> [Directions]:
1. In the post on vat meat, what does the author say the food security issue depends on?
2. Carry on the post on vat meat, starting right after its last sentence.

> [Given text]:
** Begin **

31 August 2011

Vat Meat

Manufacturing Meat
I've been postponing a post on vat meat.  Seems like every month or so I see something on making meat in a lab.  These blurbs overflow with 'meat apologism' to sate bacon-loving hipsters and others who have guilt but just can't quit meat.  I know many people miss meat to an amazing degree, but I've never really felt that.  Maybe I miss convenience, but that's minor.  So I have been thinking of a succinct reply to the issue of vat meat or in-vitro meat other than rolling my eyes.  I don't think I've succeeded, so feel free to roll your eyes instead.

Here are the main issues concerned:

Food Security:  This all depends on cost.  Many of the above-linked articles mention this feed-the-world aspect, as do many pronouncements regarding new foodstuffs.  I'll believe it when I see it.

Health:  I see a marginal improvement here over factory farmed meat.  I'm confident the level of cholesterol and fat can be modified to some extent.  Yet I doubt the vat meat will catch up with an animal-free diet.

** End **

> [Data provided]:
** Begin **

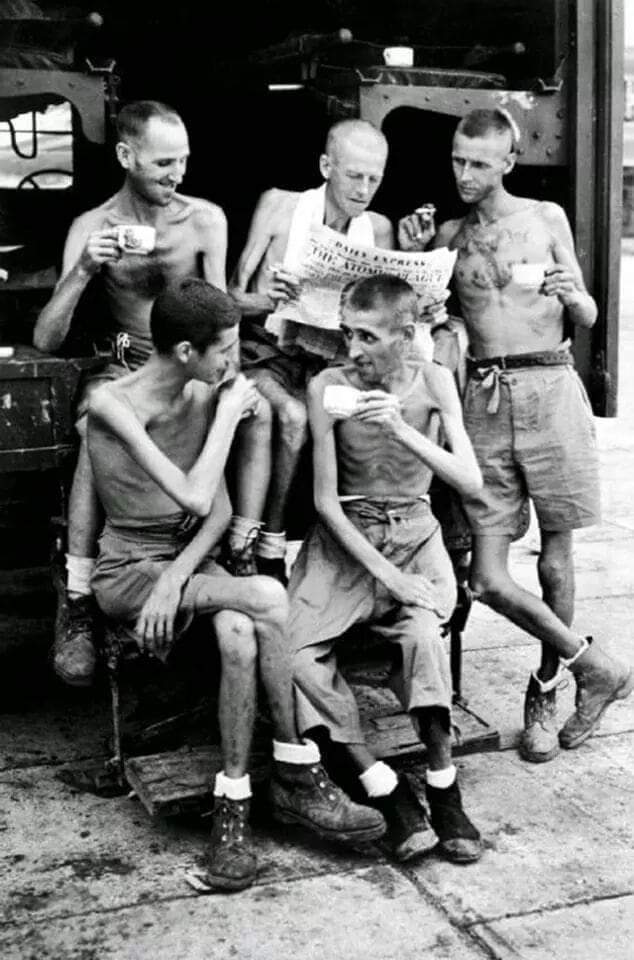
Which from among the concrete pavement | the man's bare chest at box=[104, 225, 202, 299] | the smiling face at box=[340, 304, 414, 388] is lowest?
the concrete pavement

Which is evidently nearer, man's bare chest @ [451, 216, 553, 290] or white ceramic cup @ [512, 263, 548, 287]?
white ceramic cup @ [512, 263, 548, 287]

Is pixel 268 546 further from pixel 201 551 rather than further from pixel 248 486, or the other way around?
pixel 201 551

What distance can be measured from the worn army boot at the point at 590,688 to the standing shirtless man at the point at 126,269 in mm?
1213

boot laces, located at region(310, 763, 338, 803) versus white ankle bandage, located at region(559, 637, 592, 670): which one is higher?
white ankle bandage, located at region(559, 637, 592, 670)

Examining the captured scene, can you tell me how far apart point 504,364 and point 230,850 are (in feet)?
6.12

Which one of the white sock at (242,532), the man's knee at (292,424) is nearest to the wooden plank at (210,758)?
the white sock at (242,532)

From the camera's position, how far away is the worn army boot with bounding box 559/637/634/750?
15.0 ft

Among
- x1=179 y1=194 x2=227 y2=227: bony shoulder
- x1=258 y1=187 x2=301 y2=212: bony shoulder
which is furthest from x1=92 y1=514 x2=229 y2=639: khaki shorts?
x1=258 y1=187 x2=301 y2=212: bony shoulder

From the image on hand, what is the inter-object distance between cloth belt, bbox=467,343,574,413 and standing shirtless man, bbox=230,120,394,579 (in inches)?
19.3

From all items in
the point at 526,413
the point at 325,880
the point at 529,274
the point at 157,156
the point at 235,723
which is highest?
the point at 157,156

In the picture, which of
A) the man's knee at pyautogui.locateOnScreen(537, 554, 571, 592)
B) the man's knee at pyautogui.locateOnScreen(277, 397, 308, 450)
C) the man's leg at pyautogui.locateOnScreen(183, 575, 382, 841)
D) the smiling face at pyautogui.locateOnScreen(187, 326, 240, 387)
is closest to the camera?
the man's leg at pyautogui.locateOnScreen(183, 575, 382, 841)

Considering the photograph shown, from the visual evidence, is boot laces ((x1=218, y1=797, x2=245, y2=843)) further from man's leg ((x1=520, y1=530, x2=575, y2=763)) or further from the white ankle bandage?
the white ankle bandage

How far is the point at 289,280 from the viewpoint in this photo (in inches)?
171

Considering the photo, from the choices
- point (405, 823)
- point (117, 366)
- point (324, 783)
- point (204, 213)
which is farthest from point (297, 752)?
point (204, 213)
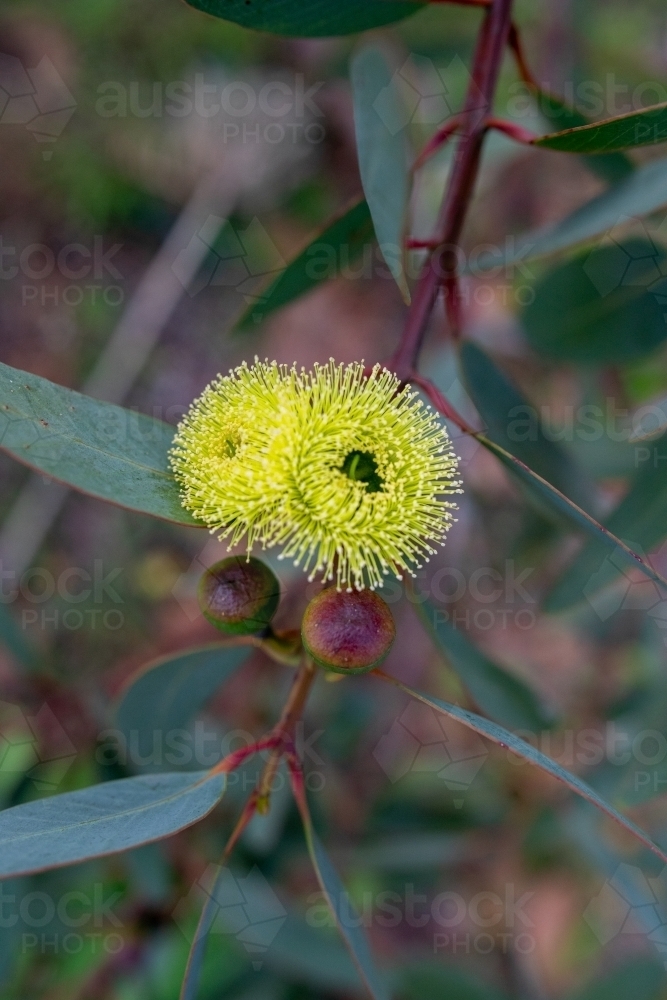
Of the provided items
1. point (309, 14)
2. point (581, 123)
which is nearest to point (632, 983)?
point (581, 123)

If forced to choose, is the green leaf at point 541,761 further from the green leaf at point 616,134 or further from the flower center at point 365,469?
the green leaf at point 616,134

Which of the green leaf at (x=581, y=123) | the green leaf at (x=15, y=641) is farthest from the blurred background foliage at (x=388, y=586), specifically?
the green leaf at (x=581, y=123)

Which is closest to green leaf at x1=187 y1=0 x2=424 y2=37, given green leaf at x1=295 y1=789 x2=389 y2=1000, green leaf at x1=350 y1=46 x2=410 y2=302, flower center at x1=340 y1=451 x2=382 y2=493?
green leaf at x1=350 y1=46 x2=410 y2=302

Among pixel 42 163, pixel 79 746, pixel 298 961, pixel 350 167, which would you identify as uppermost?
pixel 350 167

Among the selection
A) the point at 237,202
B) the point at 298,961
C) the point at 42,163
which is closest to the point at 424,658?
the point at 298,961

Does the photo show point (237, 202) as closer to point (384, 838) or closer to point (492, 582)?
point (492, 582)

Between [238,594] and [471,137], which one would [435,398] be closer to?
[238,594]

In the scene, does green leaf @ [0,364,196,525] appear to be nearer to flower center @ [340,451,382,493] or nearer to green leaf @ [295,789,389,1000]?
flower center @ [340,451,382,493]
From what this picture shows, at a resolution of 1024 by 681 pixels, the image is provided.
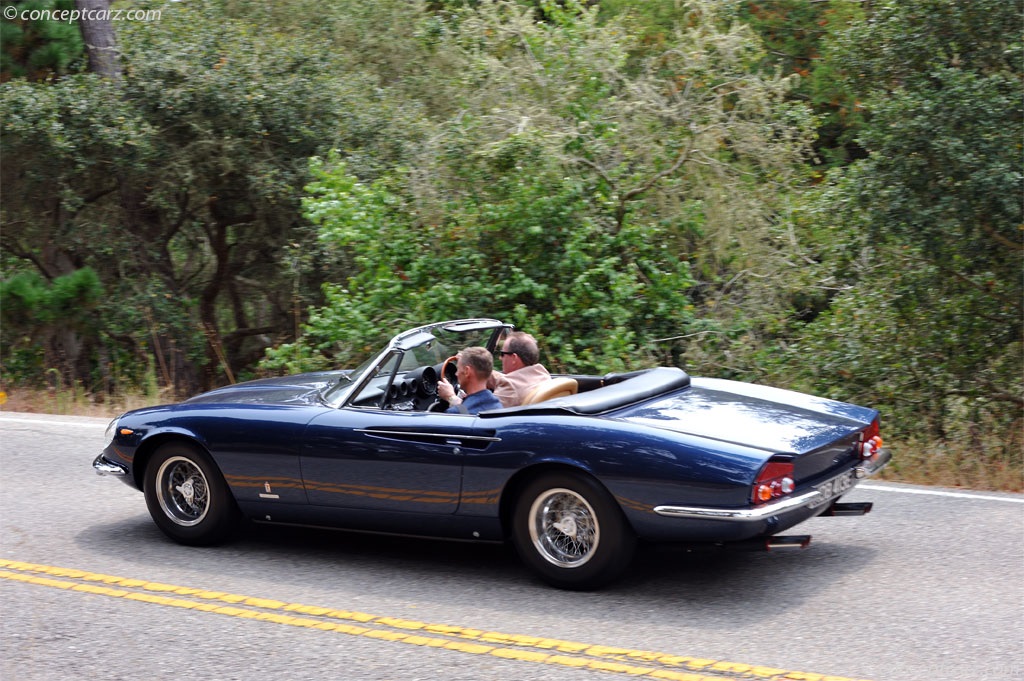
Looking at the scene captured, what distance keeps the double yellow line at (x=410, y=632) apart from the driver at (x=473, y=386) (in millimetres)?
1328

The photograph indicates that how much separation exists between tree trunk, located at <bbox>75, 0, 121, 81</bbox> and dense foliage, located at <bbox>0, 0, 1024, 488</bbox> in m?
0.21

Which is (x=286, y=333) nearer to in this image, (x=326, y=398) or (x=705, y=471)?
(x=326, y=398)

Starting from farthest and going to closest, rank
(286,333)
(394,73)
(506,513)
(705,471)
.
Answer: (394,73)
(286,333)
(506,513)
(705,471)

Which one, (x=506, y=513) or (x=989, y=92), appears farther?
(x=989, y=92)

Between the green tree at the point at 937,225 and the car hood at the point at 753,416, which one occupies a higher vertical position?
the green tree at the point at 937,225

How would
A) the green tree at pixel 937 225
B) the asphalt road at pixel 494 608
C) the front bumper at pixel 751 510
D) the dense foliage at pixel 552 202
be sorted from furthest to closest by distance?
1. the dense foliage at pixel 552 202
2. the green tree at pixel 937 225
3. the front bumper at pixel 751 510
4. the asphalt road at pixel 494 608

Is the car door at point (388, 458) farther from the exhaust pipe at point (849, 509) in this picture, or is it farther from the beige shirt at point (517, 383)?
the exhaust pipe at point (849, 509)

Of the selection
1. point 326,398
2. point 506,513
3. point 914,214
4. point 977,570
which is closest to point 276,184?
point 914,214

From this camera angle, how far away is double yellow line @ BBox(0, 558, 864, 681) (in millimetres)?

** End **

> [Expected outputs]:
1. It all depends on cost.

2.
Sustainability:  Will the resources going in to this be much more than what we get out?  I think it can be more efficient to grow only a blob of muscle and not the bones, skin, hair, brain, and so on.  However, it all depends on what and how much is fed to the vat meat to make it grow.

Woo:  Woo is that irrationality that is always in play with such visceral and emotional choices.  People really like the whole charade that is natural food.  Some would rather smoke natural cigarettes than eat something sciency, even if the former is much more likely to kill them.  The only way I see around this is to suppress labeling so a consumer does not know if the meat they bought came from a factory farm or not.  This has certainly worked in the past, so it should work here as well.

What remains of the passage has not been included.